=== Testo proposto ===

Il testo così mal trattato ha avuto un influsso sulle arti? Forse Poussin, che trattava spesso gli amori di Venere e Adone, ricordava in particolare il suo vecchio maestro nel dipinto di Montpellier che mostra la coppia in procinto di fare l’amore. Questo dipinto particolarmente voluttuoso è come una ripresa dei versi lascivi di Marino.
Marino, Caravaggio, Poussin
La mostra si concentra sul rapporto del poeta con due pittori. Si presume che abbia conosciuto il primo durante il suo primo soggiorno a Roma. In ogni caso il pittore fece una grande impressione al poeta che gli dedicò un testo nella Galleria citata nel catalogo. Questo rapporto è illustrato da un bellissimo dipinto attribuito dal catalogo a Valentin, che evoca la morte di Giacinto tra le braccia di Apollo. In questa bellissima composizione che riprende l’intrico dei corpi del gruppo scultoreo Menelao e Patroclo della collezione medicea, con le sue potenzialità omoerotiche, la presenza di due racchette di “pallacorda”, è un suggestivo richiamo ai rapporti e ai giochi di Caravaggio con il suo amico, amante, nemico, rivale e infine vittima, Ranuccio Tomasoni evocato da Patrizzia Tosini nel catalogo e magnificato dal film di Derek Jarmann.
Il rapporto con Poussin è la nota finale della mostra che si conclude con due capolavori, l’Impero della Flora di Dresda e il Parnaso del Prado. Una menzione speciale va fatta per il ricchissimo catalogo che comprende notevoli saggi dei diversi specialisti che hanno contribuito alla mostra e che presenta in appendice un’antologia di 20 pagine di testi di Marino. Sia merito di Dio che questa emozionante mostra segni l’inizio di un movimento di riscoperta e riappropriazione di questo grande poeta.

=== Materiale fornito ===

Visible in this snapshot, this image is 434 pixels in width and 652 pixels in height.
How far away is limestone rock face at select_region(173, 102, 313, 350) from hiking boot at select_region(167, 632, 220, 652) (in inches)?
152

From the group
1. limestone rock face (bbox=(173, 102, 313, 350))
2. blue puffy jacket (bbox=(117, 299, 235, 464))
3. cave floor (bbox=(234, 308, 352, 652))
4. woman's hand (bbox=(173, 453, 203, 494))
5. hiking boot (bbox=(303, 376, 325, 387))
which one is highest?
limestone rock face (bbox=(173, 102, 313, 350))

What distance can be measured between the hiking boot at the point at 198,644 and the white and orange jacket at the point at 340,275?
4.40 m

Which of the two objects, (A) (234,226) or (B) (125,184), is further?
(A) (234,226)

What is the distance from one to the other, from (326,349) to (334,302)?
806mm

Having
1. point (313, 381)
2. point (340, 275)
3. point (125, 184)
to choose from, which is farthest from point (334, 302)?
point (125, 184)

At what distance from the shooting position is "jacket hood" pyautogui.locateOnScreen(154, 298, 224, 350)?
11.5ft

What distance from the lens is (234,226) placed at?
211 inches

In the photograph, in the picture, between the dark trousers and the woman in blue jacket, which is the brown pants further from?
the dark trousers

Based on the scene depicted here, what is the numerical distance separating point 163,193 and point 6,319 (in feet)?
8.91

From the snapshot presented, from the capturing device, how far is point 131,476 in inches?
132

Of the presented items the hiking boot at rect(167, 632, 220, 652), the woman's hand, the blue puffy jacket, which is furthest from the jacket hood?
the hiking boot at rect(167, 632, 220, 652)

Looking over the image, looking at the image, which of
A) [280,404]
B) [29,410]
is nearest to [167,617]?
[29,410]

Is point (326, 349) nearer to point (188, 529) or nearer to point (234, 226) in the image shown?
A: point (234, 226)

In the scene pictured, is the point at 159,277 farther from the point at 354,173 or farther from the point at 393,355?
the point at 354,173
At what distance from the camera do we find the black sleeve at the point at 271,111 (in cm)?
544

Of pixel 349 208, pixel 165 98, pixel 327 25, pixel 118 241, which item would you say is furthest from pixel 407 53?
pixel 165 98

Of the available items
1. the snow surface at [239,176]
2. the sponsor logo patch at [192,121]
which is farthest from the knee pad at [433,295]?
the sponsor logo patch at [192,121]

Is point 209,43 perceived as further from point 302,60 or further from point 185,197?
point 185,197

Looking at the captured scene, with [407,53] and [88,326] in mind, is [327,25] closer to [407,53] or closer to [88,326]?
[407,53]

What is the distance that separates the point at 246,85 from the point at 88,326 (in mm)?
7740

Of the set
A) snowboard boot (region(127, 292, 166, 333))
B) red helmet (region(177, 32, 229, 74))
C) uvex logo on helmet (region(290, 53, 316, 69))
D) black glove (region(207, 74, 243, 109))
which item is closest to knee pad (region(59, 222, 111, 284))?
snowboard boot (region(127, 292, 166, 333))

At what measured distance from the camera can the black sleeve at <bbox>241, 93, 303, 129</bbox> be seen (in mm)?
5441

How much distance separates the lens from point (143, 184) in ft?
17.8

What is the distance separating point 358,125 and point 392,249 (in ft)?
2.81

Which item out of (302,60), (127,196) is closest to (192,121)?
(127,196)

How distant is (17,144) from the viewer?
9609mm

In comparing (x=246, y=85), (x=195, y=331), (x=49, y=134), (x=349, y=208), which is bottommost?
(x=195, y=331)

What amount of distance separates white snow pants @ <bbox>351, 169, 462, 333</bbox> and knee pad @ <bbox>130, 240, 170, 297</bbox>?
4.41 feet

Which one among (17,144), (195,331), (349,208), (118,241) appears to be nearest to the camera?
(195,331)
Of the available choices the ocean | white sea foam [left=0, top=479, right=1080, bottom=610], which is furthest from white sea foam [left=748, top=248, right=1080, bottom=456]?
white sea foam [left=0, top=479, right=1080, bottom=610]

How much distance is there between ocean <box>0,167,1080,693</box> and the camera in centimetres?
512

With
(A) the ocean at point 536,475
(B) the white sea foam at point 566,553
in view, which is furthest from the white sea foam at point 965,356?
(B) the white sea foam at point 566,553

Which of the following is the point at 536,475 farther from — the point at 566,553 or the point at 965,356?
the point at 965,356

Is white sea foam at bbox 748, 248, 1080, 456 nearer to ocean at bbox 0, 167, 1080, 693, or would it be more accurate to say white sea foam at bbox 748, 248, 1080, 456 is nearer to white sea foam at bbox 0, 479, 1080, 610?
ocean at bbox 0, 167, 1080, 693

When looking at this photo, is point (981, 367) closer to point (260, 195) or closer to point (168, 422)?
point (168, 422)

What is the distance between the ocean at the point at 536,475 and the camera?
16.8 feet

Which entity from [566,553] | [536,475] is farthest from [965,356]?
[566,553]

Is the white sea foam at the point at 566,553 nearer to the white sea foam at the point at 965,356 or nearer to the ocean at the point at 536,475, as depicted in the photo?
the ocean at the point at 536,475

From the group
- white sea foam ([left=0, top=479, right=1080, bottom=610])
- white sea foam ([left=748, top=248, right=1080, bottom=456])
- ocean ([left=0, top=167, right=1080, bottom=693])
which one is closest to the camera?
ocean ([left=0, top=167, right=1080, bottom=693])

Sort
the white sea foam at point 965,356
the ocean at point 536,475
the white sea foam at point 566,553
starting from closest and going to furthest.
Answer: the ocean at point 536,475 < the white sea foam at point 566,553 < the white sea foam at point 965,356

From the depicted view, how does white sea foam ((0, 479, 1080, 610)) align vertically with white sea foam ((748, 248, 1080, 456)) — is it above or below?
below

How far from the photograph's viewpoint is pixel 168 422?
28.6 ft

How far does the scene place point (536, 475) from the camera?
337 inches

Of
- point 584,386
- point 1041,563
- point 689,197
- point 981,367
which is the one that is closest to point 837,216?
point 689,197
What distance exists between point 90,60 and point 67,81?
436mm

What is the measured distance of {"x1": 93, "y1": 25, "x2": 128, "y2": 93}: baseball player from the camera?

===

> **Consegna 1**:
Rispondi a queste domande sul testo della mostra dedicata a Marino:
(a) In quale città si trova il dipinto di Poussin che mostra Venere e Adone in procinto di fare l'amore?
(b) Con quali due capolavori si conclude la mostra?
(c) Di quante pagine è l'antologia di testi di Marino posta in appendice al catalogo?
> **Consegna 2**: Elenca tutti i pittori nominati nel testo sulla mostra dedicata a Marino.

> **Svolgimento 1**:
(a) Montpellier.
(b) L'Impero della Flora di Dresda e il Parnaso del Prado.
(c) Di 20 pagine.

> **Svolgimento 2**: Poussin, Caravaggio, Valentin.